Аббат попытался закрыться от этих мыслей. Существо представляло собой чистую злобу! Все, что оно делало, оно делало для собственной выгоды.
Мы служим господу. То, что мы делаем, хорошо и правильно. Мы честны, пока не сдаемся нашептываниям тьмы.
— Честные убийцы? — насмешливо произнес голос.
Мы служим Тьюреду, это священный долг.
— А я служу своему голоду. Это не менее священно, ибо пища укрепляет наше тело, а ведь вы превращаете это тело в орудие господа!
Не слушайте его, братья и сестры! Он — суть искушение. Он хочет разбудить в нас злое начало, хочет, чтобы мы поддались погибели. Хоть и сладки его речи, пусть слова его не трогают нас, ему ведома лишь одна цель — погубить нас!

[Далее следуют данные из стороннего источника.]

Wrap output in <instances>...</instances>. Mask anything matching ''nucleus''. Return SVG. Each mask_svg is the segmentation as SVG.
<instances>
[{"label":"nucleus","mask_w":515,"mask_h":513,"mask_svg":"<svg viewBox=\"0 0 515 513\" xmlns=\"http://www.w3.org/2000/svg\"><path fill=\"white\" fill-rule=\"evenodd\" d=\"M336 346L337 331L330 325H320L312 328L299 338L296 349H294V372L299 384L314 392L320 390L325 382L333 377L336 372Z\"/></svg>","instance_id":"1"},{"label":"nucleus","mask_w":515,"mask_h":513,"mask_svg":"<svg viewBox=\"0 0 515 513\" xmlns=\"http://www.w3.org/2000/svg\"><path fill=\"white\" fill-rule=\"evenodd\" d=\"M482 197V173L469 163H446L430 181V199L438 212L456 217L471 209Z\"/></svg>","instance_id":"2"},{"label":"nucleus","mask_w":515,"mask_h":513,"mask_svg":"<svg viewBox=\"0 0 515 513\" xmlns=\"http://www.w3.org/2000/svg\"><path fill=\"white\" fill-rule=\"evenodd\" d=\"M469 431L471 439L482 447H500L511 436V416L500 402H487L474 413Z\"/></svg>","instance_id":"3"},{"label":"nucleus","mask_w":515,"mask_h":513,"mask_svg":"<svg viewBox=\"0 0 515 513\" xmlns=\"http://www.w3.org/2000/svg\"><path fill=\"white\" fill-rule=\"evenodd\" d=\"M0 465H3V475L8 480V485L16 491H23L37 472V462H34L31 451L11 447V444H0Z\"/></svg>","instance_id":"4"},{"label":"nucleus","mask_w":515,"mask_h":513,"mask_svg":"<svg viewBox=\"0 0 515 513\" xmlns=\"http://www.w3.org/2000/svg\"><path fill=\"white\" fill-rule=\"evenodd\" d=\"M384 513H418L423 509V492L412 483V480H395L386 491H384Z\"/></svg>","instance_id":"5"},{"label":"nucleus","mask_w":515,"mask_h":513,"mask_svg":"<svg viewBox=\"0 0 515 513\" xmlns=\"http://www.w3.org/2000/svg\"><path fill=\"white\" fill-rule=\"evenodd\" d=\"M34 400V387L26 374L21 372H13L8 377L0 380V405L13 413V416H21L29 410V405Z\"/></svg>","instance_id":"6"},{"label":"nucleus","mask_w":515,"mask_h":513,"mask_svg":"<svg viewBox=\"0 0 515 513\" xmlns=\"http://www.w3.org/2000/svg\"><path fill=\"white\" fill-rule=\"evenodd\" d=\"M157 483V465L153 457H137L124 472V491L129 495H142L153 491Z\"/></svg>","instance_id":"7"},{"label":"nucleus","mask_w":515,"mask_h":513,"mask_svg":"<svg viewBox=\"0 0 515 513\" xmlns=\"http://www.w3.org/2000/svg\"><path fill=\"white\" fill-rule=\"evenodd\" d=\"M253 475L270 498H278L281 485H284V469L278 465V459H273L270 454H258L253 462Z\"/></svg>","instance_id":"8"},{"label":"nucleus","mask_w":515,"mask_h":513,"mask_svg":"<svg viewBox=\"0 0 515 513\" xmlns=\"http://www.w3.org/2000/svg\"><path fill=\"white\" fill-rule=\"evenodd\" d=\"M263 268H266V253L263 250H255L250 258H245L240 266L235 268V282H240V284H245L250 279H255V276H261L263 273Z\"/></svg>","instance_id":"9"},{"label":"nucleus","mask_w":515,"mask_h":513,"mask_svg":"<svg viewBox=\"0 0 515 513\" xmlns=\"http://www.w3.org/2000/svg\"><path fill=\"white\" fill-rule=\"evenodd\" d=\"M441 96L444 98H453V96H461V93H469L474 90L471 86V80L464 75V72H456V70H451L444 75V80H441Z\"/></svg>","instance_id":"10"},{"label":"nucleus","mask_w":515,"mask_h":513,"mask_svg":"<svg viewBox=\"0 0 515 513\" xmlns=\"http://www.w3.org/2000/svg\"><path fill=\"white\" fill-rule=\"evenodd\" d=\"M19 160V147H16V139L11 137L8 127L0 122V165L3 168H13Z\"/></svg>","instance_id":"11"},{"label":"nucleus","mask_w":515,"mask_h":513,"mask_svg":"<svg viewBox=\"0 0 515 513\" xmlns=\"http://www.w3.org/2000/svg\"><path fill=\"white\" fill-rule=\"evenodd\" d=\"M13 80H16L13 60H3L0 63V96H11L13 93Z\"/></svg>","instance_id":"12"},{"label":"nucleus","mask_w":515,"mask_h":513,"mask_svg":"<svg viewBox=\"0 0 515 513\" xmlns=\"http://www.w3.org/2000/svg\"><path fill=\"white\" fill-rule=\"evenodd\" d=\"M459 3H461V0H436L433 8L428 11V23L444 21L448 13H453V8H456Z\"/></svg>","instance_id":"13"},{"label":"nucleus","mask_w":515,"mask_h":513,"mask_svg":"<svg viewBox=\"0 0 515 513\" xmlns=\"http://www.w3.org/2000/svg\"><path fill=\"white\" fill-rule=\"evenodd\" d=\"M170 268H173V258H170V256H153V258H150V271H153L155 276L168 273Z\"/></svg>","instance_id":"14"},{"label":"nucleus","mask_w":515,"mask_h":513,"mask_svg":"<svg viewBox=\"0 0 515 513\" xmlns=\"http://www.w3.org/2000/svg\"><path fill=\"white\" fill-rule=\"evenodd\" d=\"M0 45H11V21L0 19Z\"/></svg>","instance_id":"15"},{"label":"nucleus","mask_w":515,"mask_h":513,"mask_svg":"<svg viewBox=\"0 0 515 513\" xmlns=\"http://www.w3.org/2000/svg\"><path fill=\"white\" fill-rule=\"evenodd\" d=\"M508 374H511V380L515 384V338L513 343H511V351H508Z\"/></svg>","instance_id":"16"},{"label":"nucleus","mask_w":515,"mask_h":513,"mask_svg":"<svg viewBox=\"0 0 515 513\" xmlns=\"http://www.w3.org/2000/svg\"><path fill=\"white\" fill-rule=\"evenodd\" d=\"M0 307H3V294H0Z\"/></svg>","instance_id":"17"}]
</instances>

— Ты слишком узколоб. Меня очень радуете вы и ваши душевные муки. Я не хочу лишиться вас. Какие бы путы вы на себя ни накладывали, каждый из вас знает о тьме, таящейся глубоко в его душе. Каждое мыслящее существо рождается с этим недостатком. Разве вы не испытываете глубокого душевного удовлетворения, убивая детей альвов? Разве это справедливо? Вы не только убиваете, вы гасите бессмертные души, поглощая жизненный свет своих жертв. Вы осознаете, какое это преступление? Создания, которых мы убили, могут рождаться снова, пока жива их душа, пока не выполнила свое предназначение. А мы гасим их. Разве такова воля Тьюреда?
Живой святой создал это существо из нас, напомнил Себастиен своим братьям и сестрам. Она — воплощение воли Тьюреда.
— А если он обманщик, использующий вашу наивную веру?
Господь не допустил бы такого! Как один из его слуг может быть чем-то иным, чем его инструментом? Заткните этого шептуна!
Братья и сестры затянули в мыслях хорал. Все они были мысленно едины. Брат Жюль правильно поступил, когда столь долго готовил их для великого деяния. Несмотря на то что они не слились в одну мысль, всем им были ведомы дисциплина и самоотверженность. Только это и уберегало от безумия! Все они могли читать в душе друг у друга. Если бы все их мысли размножились, они давно сошли бы с ума. Стали бы рабами той тени, с которой делили свое новое тело.